* **Изучаемый текст**

Я, конечно, начинаю конфузиться[343].
О, конфузливый угашатель энергий! Такого мифа у нас еще не было[344].
7. От бедной Лизы к бедному Вене
Видимо, уже близок исход «постмодернистской» поры, обозначившей усталость XX века от самого себя. Век открылся парадным входом в светлое будущее – и завершается пародией на все прошедшие эпохи человечества. Все, что в небывалом идейном опьянении век успел наскоро проглотить, он теперь извергает в виде муторных самоповторов и глумливых цитат. Перефразируя Ерофеева, можно сказать, что в каждом веке есть физическая, духовная и мистическая сторона[345], – и теперь наш век тошнит «со всех трех сторон», особенно в шестой части света, сильнее других пострадавшей от векового запоя. Извергаются проглоченные территории, загаженные куски природы, прокисшие идеи основоположников – и все, что так горячило и опьяняло, теперь холодной массой заливает место недавнего пира.
Век устал от себя – но уже накопилась усталость и от самой этой усталости, и столетию лень множить свои тускнеющие отражения в зеркалах все новых пародий… Нарастает чувство какой-то новой серьезности, проверяющей себя на смех – и не смеющейся. Проверяющей себя на смелость – и не смеющей. Очень тихой серьезности, похожей на малодушие, на боязнь что-то вспугнуть и непоправимо разрушить во мне самом и в мире без меня. «О, если бы весь мир, если бы каждый в мире был бы, как я сейчас, тих и боязлив!..»[346]
В мифе о Ерофееве нам приоткрывается сентиментальность на каком-то новом витке ее развития, сентиментальность, уже включившая карнавальный и пародийный эффект и растворившая их в себе. Не безумие ли предположить, что XXI век может стать веком сентиментальности? И как XX век искал себе провидческих сходств в эпохе Барокко, с ее фантастическим изыском, драматическим напряжением и бьющей через край энергией, так XXI век обратится к сентиментальности, задумчивости, тихой медитации, тонкой меланхолии? Все громкое будет нас раздражать: взрывы гнева, взрывы хохота. Восстание масс, о котором пророчил Ортега-и-Гассет, подойдет к концу, а с ним завершится эстетика революции и карнавала. Люди станут вслушиваться в себя и, быть может, даже услышат голоса ангелов.

* **Задания для выполнения**
• A. Назовите эпоху, в которой, согласно фрагменту о Ерофееве, XX век искал себе провидческих сходств.
• B. Продолжите фрагмент о Ерофееве, начав сразу после его последнего предложения.

(Записи данных)
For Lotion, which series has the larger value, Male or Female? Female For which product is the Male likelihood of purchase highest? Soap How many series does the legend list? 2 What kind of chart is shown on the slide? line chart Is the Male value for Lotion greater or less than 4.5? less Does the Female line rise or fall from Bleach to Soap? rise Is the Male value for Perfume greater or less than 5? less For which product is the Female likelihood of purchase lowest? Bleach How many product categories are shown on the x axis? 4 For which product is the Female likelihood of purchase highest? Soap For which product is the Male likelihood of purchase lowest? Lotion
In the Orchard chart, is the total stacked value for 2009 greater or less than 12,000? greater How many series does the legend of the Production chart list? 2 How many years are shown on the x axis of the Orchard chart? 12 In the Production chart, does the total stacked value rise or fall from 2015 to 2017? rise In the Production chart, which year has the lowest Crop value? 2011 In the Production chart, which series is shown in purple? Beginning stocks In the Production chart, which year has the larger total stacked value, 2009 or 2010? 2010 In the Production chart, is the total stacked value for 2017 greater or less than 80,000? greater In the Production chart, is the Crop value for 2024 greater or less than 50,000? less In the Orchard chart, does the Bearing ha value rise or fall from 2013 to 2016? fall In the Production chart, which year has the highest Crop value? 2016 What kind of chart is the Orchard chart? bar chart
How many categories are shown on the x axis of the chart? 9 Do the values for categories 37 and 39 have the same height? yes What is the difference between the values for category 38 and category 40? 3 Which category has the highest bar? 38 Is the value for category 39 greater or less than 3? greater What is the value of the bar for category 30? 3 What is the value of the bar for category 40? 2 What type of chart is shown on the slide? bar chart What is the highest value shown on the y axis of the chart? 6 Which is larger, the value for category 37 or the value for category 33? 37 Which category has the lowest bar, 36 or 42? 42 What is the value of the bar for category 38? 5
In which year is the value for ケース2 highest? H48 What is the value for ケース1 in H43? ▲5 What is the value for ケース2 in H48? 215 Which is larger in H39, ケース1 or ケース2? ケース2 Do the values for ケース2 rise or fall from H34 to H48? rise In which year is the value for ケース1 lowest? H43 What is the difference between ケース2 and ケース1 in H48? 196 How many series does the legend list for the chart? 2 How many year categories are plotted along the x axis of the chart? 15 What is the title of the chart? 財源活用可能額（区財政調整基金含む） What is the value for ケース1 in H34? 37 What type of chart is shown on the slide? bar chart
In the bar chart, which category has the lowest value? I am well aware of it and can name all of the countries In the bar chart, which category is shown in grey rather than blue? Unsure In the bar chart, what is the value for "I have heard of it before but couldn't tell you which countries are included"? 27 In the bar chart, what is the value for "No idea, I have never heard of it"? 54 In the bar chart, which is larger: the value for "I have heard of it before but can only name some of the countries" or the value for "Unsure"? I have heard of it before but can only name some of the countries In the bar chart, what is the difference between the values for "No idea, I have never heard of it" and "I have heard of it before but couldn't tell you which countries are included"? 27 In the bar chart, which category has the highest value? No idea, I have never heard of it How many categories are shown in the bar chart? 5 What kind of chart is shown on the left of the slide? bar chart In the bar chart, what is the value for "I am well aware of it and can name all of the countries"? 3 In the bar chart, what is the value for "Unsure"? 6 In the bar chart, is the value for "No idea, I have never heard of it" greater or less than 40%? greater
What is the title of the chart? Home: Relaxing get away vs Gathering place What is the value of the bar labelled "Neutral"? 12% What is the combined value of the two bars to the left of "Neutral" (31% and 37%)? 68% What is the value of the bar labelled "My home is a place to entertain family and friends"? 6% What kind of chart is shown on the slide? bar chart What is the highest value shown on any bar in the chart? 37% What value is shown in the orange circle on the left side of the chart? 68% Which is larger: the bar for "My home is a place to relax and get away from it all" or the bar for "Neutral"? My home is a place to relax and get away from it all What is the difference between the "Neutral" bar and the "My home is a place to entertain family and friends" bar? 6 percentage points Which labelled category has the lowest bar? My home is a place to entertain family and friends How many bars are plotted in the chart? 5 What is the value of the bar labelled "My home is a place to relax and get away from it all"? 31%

* **Ответы к заданиям**
• A. Эпоха Барокко.

• B.
Бердяев, как известно, пытался вывести коммунистическую революцию из повышенной сентиментальности русского народа, который, дескать, так чувствителен к чужому страданию, что готов весь неправедный мир сокрушить, лишь бы посочувствовать его жертвам. Вот и Белинский писал о своей неистовой любви к человечеству: «Чтобы сделать счастливою часть его, я, кажется, огнем и мечом истребил бы остальную». Но революция – это не зрелая сентиментальность, а скорее ее выкидыш, стремление избавиться от непосильной ноши чувства. Революция – нетерпение чувств, неумение прочувствовать до конца собственную жалость, желание оборвать и притупить каждое чувство мгновенным практическим выходом из него.
Сентиментальность в этом смысле противоположна революционности, она обожает чувства сами по себе, как воспитание души и цель существования. Сентиментальность, собственно, и значит чувствительность. Но чувствительность XXI века не будет прямым повторением чувствительности XVIII века. Она не будет разделять мир на трогательное и ужасное, милое и отвратительное. Она вберет в себя множество противочувствий. Можно будет чувствовать все и по-всякому, вживаться в чувственность каждого предмета и смешивать ее с чувствами от других предметов. Из наследия века Просвещения будет больше всего цениться юмор, мягко окутывающий сантименты, и Стерн и Жан Поль станут любимцами XXI века. И тогда через Венедикта Ерофеева восстановится преемственность сентиментальной традиции, ведущей из XVIII века в XXI век. И Веничка, герой смешливой и жалостливой повести, вдруг найдет себе место на той же полке российской библиотеки, что и карамзинская Лиза, которая, бедная, бросилась в пруд, – а он, бедный, напоролся на шило. Похож на Лизу и Веня из другой ерофеевской прозы: «Я мог бы утопить себя в своих собственных слезах, но у меня не получилось»[347].
Во всяком случае, в будущем наверняка сыщется немало уголков, в которых не найдется место подвигу, где читатель тихо склонится над Вениной книгой, проникаясь духом боязливости и чувствительного похмелья.